-- TASK DATA --
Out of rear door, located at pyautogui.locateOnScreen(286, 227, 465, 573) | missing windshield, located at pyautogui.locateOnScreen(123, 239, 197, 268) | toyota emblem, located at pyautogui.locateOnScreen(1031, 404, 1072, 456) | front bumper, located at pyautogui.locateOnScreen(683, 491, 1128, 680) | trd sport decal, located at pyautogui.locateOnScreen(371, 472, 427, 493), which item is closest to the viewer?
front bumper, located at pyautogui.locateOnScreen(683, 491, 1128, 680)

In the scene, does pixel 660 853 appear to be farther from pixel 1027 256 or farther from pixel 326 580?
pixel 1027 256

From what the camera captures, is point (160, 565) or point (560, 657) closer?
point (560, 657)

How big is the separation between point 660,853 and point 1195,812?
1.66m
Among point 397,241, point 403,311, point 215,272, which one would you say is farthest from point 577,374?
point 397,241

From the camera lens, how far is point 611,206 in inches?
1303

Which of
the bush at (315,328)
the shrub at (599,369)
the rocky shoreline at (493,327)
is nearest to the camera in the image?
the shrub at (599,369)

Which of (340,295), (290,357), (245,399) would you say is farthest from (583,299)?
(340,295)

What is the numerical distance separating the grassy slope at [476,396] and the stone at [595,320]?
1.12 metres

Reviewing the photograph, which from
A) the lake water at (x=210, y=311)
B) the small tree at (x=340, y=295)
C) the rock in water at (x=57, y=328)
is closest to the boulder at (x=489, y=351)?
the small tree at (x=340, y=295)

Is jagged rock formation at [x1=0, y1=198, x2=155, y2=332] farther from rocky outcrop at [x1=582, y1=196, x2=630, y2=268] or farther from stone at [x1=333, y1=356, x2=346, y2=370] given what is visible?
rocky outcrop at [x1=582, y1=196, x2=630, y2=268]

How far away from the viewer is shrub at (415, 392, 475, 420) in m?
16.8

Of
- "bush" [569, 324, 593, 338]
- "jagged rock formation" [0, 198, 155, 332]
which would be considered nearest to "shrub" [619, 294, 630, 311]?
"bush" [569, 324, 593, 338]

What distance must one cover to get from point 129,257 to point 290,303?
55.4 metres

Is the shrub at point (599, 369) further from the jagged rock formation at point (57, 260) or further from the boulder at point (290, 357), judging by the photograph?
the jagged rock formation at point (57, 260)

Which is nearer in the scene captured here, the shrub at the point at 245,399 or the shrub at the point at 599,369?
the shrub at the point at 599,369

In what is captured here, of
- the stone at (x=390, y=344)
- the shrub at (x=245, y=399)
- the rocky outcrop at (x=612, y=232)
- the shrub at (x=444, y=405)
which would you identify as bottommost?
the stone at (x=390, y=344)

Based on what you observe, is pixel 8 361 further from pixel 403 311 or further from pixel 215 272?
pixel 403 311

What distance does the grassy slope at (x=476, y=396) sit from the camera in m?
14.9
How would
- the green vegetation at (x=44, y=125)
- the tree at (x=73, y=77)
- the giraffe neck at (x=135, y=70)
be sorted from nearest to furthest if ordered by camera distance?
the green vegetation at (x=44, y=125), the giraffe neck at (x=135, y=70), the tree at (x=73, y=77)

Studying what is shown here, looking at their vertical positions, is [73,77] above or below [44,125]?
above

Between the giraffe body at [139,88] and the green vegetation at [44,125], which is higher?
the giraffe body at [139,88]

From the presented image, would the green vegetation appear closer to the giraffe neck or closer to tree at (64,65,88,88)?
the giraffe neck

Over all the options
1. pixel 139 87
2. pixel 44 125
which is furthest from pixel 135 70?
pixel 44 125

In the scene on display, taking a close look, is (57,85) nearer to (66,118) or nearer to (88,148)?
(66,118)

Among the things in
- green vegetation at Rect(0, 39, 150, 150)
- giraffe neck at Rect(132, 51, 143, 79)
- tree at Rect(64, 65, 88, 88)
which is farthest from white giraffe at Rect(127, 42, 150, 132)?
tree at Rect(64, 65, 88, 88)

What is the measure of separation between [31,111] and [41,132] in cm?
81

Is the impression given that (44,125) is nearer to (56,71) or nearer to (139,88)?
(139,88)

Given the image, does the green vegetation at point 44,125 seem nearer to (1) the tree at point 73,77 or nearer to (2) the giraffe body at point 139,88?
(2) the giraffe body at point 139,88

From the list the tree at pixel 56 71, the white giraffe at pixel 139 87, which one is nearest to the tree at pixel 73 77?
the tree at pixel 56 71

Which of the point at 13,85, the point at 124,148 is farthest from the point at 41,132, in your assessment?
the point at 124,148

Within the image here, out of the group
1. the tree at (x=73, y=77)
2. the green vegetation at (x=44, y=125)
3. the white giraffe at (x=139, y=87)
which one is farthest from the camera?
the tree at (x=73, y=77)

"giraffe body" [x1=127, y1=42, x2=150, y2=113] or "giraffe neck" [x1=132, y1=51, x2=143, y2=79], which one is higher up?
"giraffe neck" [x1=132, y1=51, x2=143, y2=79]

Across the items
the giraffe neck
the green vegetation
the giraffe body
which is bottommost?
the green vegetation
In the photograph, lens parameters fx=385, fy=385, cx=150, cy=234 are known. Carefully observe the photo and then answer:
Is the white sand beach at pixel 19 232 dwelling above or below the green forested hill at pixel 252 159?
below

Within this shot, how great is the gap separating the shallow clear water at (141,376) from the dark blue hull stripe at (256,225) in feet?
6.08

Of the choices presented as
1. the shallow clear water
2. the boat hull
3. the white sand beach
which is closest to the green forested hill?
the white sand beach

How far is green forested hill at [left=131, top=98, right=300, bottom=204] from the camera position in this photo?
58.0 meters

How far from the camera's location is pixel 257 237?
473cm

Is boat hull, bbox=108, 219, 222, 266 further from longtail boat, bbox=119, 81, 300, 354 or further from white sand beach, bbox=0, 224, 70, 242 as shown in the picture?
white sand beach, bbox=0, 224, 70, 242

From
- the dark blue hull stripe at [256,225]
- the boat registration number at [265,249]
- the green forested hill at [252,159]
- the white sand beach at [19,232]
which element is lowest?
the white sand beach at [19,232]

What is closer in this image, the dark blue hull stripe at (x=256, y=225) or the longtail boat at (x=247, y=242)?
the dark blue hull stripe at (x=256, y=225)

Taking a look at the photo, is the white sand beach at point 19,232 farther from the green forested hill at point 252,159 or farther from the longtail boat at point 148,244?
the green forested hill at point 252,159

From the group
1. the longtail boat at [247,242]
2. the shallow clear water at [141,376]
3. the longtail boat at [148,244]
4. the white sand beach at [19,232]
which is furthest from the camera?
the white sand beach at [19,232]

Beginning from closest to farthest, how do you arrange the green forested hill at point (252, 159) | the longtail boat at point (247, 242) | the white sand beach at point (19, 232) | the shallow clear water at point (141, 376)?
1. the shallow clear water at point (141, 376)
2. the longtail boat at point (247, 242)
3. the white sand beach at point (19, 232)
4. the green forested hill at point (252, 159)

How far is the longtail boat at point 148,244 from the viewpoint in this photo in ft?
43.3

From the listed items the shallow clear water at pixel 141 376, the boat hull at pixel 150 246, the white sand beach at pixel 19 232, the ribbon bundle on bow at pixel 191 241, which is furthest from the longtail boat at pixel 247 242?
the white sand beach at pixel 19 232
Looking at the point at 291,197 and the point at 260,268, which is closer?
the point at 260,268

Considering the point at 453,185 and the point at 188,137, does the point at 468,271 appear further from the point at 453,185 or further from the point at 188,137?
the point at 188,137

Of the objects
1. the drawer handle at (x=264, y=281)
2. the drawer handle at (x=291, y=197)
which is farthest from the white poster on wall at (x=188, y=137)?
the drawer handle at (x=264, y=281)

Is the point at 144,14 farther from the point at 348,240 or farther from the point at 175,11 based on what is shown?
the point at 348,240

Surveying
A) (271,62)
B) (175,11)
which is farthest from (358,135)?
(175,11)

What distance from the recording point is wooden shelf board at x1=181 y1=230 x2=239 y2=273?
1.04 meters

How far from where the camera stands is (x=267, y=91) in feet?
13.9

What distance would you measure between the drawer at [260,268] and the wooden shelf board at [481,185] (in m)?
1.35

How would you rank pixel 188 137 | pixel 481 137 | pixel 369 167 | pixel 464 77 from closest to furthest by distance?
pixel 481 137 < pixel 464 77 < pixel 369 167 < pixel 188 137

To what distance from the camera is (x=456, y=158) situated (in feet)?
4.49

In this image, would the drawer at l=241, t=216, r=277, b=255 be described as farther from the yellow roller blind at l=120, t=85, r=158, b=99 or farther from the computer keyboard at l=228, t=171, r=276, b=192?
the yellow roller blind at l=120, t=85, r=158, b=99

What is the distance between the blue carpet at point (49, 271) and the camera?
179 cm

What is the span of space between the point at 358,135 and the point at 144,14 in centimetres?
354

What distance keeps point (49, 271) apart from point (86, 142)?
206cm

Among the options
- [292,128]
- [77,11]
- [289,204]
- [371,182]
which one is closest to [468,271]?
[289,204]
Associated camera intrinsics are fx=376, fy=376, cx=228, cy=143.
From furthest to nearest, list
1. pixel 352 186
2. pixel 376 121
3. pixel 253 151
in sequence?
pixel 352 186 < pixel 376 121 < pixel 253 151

-- TASK DETAILS --
Can you arrange the lines from the one containing "What distance would" through the end of the records as a JSON list of strings, one string per line, with blank lines left out?

-- SOLUTION TO THE PROBLEM --
[
  "What distance would you measure between the drawer at [260,268] and the wooden shelf board at [481,185] (in m)?",
  "1.35",
  "How would you rank pixel 188 137 | pixel 481 137 | pixel 369 167 | pixel 464 77 from closest to furthest by distance?",
  "pixel 481 137 < pixel 464 77 < pixel 369 167 < pixel 188 137",
  "To what distance from the camera is (x=456, y=158) situated (in feet)?",
  "4.49",
  "In this image, would the drawer at l=241, t=216, r=277, b=255 be described as farther from the yellow roller blind at l=120, t=85, r=158, b=99 or farther from the computer keyboard at l=228, t=171, r=276, b=192?",
  "the yellow roller blind at l=120, t=85, r=158, b=99",
  "What is the distance between the blue carpet at point (49, 271) and the camera?",
  "179 cm",
  "What is the span of space between the point at 358,135 and the point at 144,14 in centimetres?",
  "354",
  "What distance keeps point (49, 271) apart from point (86, 142)?",
  "206cm",
  "Among the options",
  "- [292,128]",
  "- [77,11]",
  "- [289,204]",
  "- [371,182]",
  "which one is closest to [468,271]?",
  "[289,204]",
  "Associated camera intrinsics are fx=376, fy=376, cx=228, cy=143.",
  "From furthest to nearest, list",
  "1. pixel 352 186",
  "2. pixel 376 121",
  "3. pixel 253 151",
  "in sequence?",
  "pixel 352 186 < pixel 376 121 < pixel 253 151"
]